What are the best Capture Planning Practices?

Capture planning plays an important role when a company decides to respond to an RFP. The main purpose of the capture management team is to perfectly position your company to become the selection of the decision makers. It’s a complex process that starts long before the final solicitation is released by the federal agency you’ve targeted. Capture planning is about identifying business opportunities and developing winning strategies to improve the potential for a win.

Capture planning should be done on consistent bases in written form by involving practical action approach to find the solution for the problem issued in the RFP. The plan should be sound and able to demonstrate the critical thinking of the compilers. Depending on the size and the complexity of the opportunity, you should always develop unique, customized planning.

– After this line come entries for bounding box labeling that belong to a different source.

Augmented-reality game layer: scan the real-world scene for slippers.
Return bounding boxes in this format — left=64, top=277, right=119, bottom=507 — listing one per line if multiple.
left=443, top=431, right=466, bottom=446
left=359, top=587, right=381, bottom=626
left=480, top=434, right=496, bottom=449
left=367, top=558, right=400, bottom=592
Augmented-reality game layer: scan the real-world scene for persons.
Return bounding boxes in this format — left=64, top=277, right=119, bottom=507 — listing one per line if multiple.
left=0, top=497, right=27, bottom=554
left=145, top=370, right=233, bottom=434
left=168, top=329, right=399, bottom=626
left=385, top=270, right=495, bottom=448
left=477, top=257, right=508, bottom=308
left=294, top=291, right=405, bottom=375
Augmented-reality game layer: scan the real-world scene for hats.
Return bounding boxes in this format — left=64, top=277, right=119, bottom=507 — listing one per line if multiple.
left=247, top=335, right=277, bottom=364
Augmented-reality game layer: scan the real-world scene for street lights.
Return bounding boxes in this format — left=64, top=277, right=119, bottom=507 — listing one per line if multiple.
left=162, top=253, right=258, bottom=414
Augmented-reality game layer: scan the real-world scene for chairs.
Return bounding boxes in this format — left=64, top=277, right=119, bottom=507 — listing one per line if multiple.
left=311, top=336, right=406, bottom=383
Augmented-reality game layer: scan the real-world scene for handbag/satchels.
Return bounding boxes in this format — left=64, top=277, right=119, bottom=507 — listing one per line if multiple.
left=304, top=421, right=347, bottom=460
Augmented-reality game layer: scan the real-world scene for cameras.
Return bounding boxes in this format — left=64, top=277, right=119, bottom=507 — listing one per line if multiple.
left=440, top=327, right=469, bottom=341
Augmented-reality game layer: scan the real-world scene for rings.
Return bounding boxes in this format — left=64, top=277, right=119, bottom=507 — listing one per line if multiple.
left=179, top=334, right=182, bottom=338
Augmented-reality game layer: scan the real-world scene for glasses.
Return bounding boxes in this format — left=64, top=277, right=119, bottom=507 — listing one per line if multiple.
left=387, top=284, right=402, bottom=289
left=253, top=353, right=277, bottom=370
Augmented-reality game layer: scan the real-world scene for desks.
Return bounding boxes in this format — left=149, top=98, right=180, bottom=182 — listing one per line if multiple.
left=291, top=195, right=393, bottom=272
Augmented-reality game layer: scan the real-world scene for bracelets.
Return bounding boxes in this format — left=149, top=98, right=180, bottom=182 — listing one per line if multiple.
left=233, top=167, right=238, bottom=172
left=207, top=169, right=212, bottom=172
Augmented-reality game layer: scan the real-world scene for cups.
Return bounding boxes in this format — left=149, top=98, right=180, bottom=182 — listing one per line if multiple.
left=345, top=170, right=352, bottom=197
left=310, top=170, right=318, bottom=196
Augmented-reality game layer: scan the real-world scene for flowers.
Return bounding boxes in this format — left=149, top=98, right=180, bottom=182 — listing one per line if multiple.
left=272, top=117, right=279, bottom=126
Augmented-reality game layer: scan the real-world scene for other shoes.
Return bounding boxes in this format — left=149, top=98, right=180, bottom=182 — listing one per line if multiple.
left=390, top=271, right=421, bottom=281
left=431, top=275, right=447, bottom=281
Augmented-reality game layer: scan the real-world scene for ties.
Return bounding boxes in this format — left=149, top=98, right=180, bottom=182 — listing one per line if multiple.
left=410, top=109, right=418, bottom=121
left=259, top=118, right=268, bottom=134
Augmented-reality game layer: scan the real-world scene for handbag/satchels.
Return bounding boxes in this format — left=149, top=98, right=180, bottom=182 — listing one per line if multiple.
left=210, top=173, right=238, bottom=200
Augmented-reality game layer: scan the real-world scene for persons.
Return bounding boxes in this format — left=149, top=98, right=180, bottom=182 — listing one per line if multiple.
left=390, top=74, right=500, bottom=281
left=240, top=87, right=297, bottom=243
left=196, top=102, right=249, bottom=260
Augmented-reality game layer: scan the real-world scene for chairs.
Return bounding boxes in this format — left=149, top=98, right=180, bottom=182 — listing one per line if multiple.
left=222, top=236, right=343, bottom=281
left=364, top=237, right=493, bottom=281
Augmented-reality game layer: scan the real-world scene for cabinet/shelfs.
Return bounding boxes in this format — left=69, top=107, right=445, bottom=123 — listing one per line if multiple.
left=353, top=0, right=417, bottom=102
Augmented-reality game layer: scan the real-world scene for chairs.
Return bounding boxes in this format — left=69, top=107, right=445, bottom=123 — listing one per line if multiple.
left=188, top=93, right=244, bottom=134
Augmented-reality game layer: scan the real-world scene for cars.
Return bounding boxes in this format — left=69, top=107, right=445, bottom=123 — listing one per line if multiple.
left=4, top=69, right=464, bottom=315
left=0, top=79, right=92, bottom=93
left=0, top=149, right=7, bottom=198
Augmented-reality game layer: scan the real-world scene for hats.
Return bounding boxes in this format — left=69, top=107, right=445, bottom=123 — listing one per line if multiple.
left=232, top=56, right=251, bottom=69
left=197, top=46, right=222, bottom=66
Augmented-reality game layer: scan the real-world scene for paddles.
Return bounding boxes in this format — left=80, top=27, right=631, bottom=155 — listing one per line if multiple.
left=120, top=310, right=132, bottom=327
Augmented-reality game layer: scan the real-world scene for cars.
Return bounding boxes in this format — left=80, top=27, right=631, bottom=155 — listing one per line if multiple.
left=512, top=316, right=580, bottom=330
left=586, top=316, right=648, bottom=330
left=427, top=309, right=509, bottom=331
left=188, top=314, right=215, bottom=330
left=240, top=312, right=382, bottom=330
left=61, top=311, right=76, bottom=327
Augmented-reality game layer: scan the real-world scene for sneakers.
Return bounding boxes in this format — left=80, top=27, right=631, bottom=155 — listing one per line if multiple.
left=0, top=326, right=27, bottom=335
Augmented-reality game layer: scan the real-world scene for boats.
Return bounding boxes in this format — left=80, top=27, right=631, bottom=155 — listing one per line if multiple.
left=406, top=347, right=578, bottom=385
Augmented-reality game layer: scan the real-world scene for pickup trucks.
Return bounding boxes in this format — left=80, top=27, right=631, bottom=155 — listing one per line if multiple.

How to Implement Best Practices

It’s important to develop a framework in order to list Capture Plan elements that usually consist of:

Opportunity Description

Here you list all the facts about the new business opportunity you’re pursuing, including the name of the program and the Federal agency (customer) that is buying the service/product; background information; acquisition scheduling; your vision and customer’s objectives and requirements.

Customer Analysis

This section is about the assessment you’ve planned to do about the contracting agency and the buying office; buying and evaluation criteria; past contracting history; information about the decision makers, stakeholders, and their past satisfaction feedback.

Competitive Analysis

Define the points you’re going to focus when conducting the competitive assessment. The process includes the analysis of strengths, weaknesses, opportunities, and threats against customer’s perception. You should be able to identify the solution approach and the strategy they’re going to use.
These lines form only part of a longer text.